Giuseppe Gagliano   13 Dic , 2025

Mark Rutte, segretario generale della Nato, ha deciso di rispolverare l’elmetto della retorica più logora e di indossarlo con zelo. Secondo lui, la Russia potrebbe attaccare un Paese dell’Alleanza entro cinque anni e l’Occidente dovrebbe prepararsi a una guerra “come quella dei nostri nonni”. Detto da un commentatore televisivo sarebbe folklore. Detto dal capo politico-militare della Nato è qualcosa di più serio: è propaganda allo stato puro, con effetti potenzialmente devastanti.

Il punto non è stabilire se Mosca sia buona o cattiva, pacifica o aggressiva. Il punto è capire perché questa improvvisa escalation verbale arrivi proprio ora. E qui il quadro si chiarisce. Le parole di Rutte cadono a ridosso della nuova National Security Strategy americana, che con Donald Trump alla Casa Bianca prova – almeno sulla carta – a riaprire un canale di stabilizzazione con la Russia e a chiudere una guerra per procura che dura da anni, costa centinaia di miliardi e ha dissanguato l’Ucraina senza avvicinarla di un millimetro alla vittoria.

Il messaggio di Rutte non è rivolto ai cittadini europei. È un messaggio diretto a Washington, cioè a Trump. Un avvertimento: guai a parlare di distensione, guai a rimettere in discussione la narrazione dell’emergenza permanente. È la voce del partito della guerra, quello che vive di allarmi continui, di minacce ingigantite e di scenari apocalittici. Un partito trasversale, senza confini nazionali, che ha trovato nella Nato il suo megafono ideale.

Dietro questa isteria strategica c’è una realtà molto concreta: il riarmo. Un riarmo che non è neutro, ma orientato, selettivo, funzionale a interessi precisi. Le grandi industrie militari statunitensi ed europee prosperano come non mai, sostenute da fondi di investimento che siedono silenziosamente nei consigli di amministrazione. BlackRock e Vanguard non sfilano in mimetica, ma decidono flussi di capitale che trasformano ogni crisi in opportunità. Senza un nemico alle porte, tutto questo castello rischia di sgretolarsi.

Il problema è che la propaganda bellicista non resta mai senza conseguenze. Quando il segretario generale della Nato evoca guerre mondiali e invasioni imminenti, alimenta esattamente ciò che dice di voler prevenire. A Mosca quelle parole vengono lette come prova di un’aggressività occidentale strutturale, giustificando rafforzamenti militari e irrigidimenti politici. È il classico meccanismo della profezia che si autoavvera: si urla al pericolo per rendere il pericolo più probabile.

Il paradosso è che a parlare sono figure politicamente intercambiabili, prive di visione e di memoria storica. Rutte oggi, Kallas ieri, qualcun altro domani. Tutti pronti a evocare la guerra dei nonni senza aver capito neppure quella dei padri. Leader che confondono la deterrenza con l’isteria e la strategia con il comunicato stampa.

Alla fine resta una domanda semplice: a chi giova questa narrazione? Di certo non agli europei, che pagano il conto economico e sociale del riarmo. Non agli ucraini, sacrificati sull’altare di una guerra senza sbocco. E nemmeno alla sicurezza globale. Serve invece a chi ha bisogno di una minaccia eterna per giustificare potere, profitti e carriere. Tutto il resto è retorica. E anche piuttosto stanca.

* [Obiettivo dell'esercizio]:
Rispondi a queste domande sul testo fornito:
1. Entro quanti anni, secondo Rutte, la Russia potrebbe attaccare un Paese dell'Alleanza?
2. Quali fondi di investimento vengono nominati come presenze silenziose nei consigli di amministrazione?
3. Quale nome compare accanto a Rutte nella frase "Rutte oggi, ... ieri, qualcun altro domani"?
Per rispondere bisogna basarsi unicamente sul testo fornito.

* [Dati mostrati]:
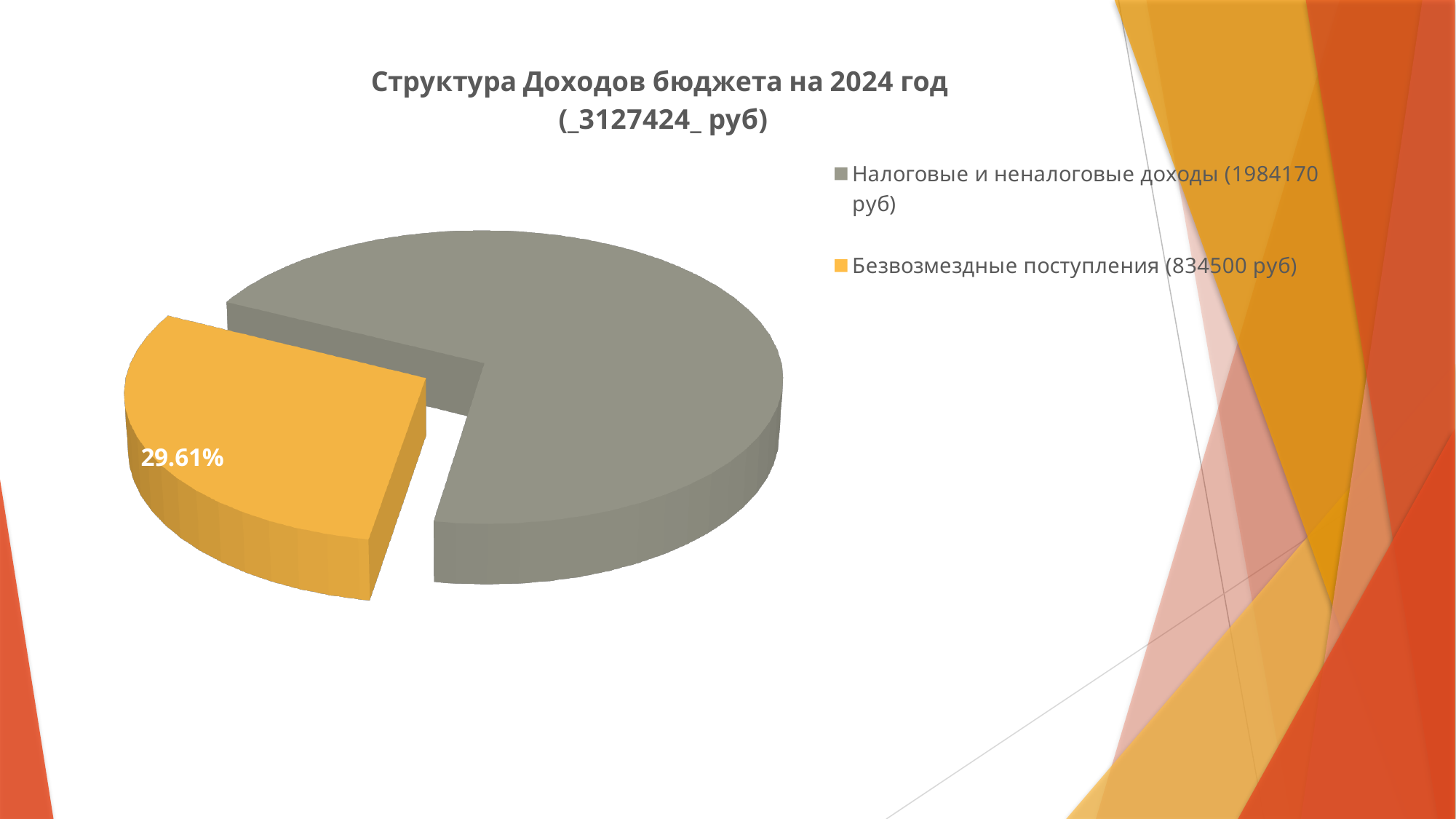
What colour is the slice for Безвозмездные поступления? orange What amount is given in the legend for Безвозмездные поступления? 834500 руб What percentage is printed on the slice for Безвозмездные поступления? 29.61% What is the title of the chart? Структура Доходов бюджета на 2024 год (_3127424_ руб) By how much does the amount for Налоговые и неналоговые доходы exceed the amount for Безвозмездные поступления, according to the legend? 1149670 руб What amount is given in the legend for Налоговые и неналоговые доходы? 1984170 руб How many slices does the pie chart have? 2 How many entries does the legend list? 2 Which category has the largest slice of the pie? Налоговые и неналоговые доходы Which category has the smallest slice of the pie? Безвозмездные поступления Which is larger: Налоговые и неналоговые доходы or Безвозмездные поступления? Налоговые и неналоговые доходы What kind of chart is shown on the slide? pie chart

* [Spazio risposta]:
1. Entro cinque anni.
2. BlackRock e Vanguard.
3. Kallas.